Tasks to carry out:
1. Answer these questions using the blog post on nice-guy and bastard heroes:
(a) What is the name of the protagonist the reporter found unlikable?
(b) Which character by Lawrence Block appears in the post's list of series heroes?
(c) Which Bruen character does Victor Gischler say he likes better than Taylor?
2. From the blog post on nice-guy and bastard heroes, extract everything from "Walter Mosley’s Easy" down to "Victor Gischler said...", copied word for word.

··· Text excerpt

Friday, January 19, 2007

Nice Guy Hero vs. Pugnacious Bastard Hero...

by Sean Chercover

It’s been a very exciting 10 days, since the release of BIG CITY, BAD BLOOD. The reviews have been universally great (so far), the book signing events well attended, and I think I may even be getting used to being interviewed, instead of doing the interviewing.

But last week I was doing an interview and the reporter said, “I loved the book, and the writing, but I really didn’t like your protagonist, Ray Dudgeon. He’s not a very nice guy. Couldn’t you have made him more likable?”

Good question.

And one to which I didn’t really have a good answer. Perhaps I could’ve made Ray a nicer guy, but I would’ve been creating a different character, and writing a different book.

Ray’s an idealist living in a corrupt world, and he’s got a lot of anger. He's psychologically damaged, but he’s no sociopath. I don’t approve of all the things he does, and I don’t expect that most readers will, either. But he interests me. He’s not a bad man (most of the time) and he’s trying to become a better man. He’s just not very good at it. There’s a lot of room for him to grow, in future books, and I'm rooting for him.

And I find that many of the series characters I love to read are not necessarily the nicest guys around, either.

Ken Bruen’s Jack Taylor (and Burke).
Lawrence Block’s Matt Scudder.
Derek Raymond’s nameless Factory detective.
Walter Mosley’s Easy Rawlins (and Fearless Jones).

All of these series heroes can be ornery at the best of times. And at the worst, they can be . . . well, you get the idea. And then there are the classics - guys like Hammer and Spade and Marlowe and Archer. They were loyal and tough and had many redeeming features, but they were often far from likable.

I’m going to resist the temptation to list all my favorite bastard heroes, because I want to hear yours. And while we’re on the subject, feel free to post your favorite likable heroes too.

Which less-than-nice series heroes interest you?
Which series heroes would you like to be buddies with?

10 comments:

Victor Gischler said...

Bruen is great, but I like his Brant bettter than his Taylor. Pick up The White Trilogy when you get a chance.

Victor

The Home Office said...

······
··· Data provided

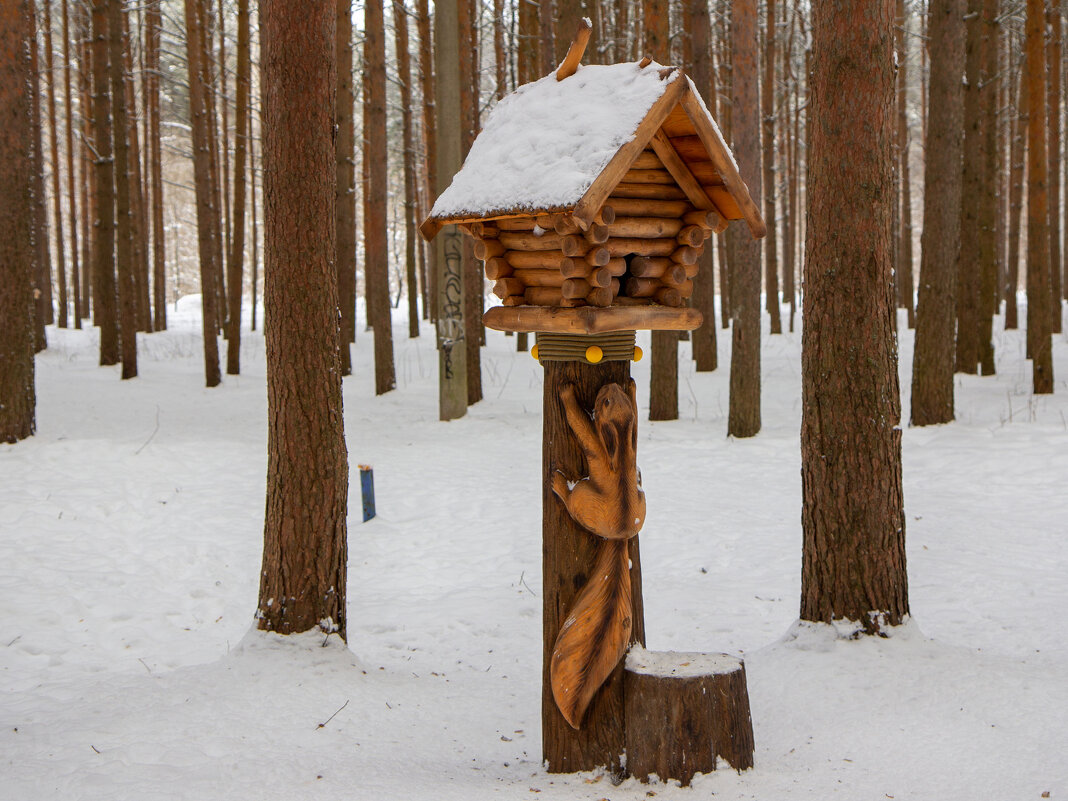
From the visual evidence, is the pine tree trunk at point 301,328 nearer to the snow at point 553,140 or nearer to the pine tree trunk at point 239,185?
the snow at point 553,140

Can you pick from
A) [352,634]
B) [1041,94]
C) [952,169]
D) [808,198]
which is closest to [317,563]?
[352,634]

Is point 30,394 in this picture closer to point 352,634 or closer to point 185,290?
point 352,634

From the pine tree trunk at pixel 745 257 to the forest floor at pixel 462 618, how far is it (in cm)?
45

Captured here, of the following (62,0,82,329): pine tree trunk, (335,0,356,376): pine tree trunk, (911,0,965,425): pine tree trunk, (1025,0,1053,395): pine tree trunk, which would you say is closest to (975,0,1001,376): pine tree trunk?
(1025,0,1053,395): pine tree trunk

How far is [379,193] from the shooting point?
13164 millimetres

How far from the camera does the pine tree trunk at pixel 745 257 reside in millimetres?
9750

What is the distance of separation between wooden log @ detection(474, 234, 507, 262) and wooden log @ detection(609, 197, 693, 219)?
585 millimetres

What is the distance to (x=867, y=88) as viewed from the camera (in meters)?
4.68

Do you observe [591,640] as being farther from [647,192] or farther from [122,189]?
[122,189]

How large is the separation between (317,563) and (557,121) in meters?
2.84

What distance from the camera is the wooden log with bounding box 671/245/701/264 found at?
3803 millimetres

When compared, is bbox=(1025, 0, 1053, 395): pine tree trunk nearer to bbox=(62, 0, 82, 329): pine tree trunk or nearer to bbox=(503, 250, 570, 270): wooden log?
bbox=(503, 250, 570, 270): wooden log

······

Task-by-task answers:
1.
(a) Ray Dudgeon
(b) Matt Scudder
(c) Brant

2.
Walter Mosley’s Easy Rawlins (and Fearless Jones).

All of these series heroes can be ornery at the best of times. And at the worst, they can be . . . well, you get the idea. And then there are the classics - guys like Hammer and Spade and Marlowe and Archer. They were loyal and tough and had many redeeming features, but they were often far from likable.

I’m going to resist the temptation to list all my favorite bastard heroes, because I want to hear yours. And while we’re on the subject, feel free to post your favorite likable heroes too.

Which less-than-nice series heroes interest you?
Which series heroes would you like to be buddies with?

10 comments:

Victor Gischler said...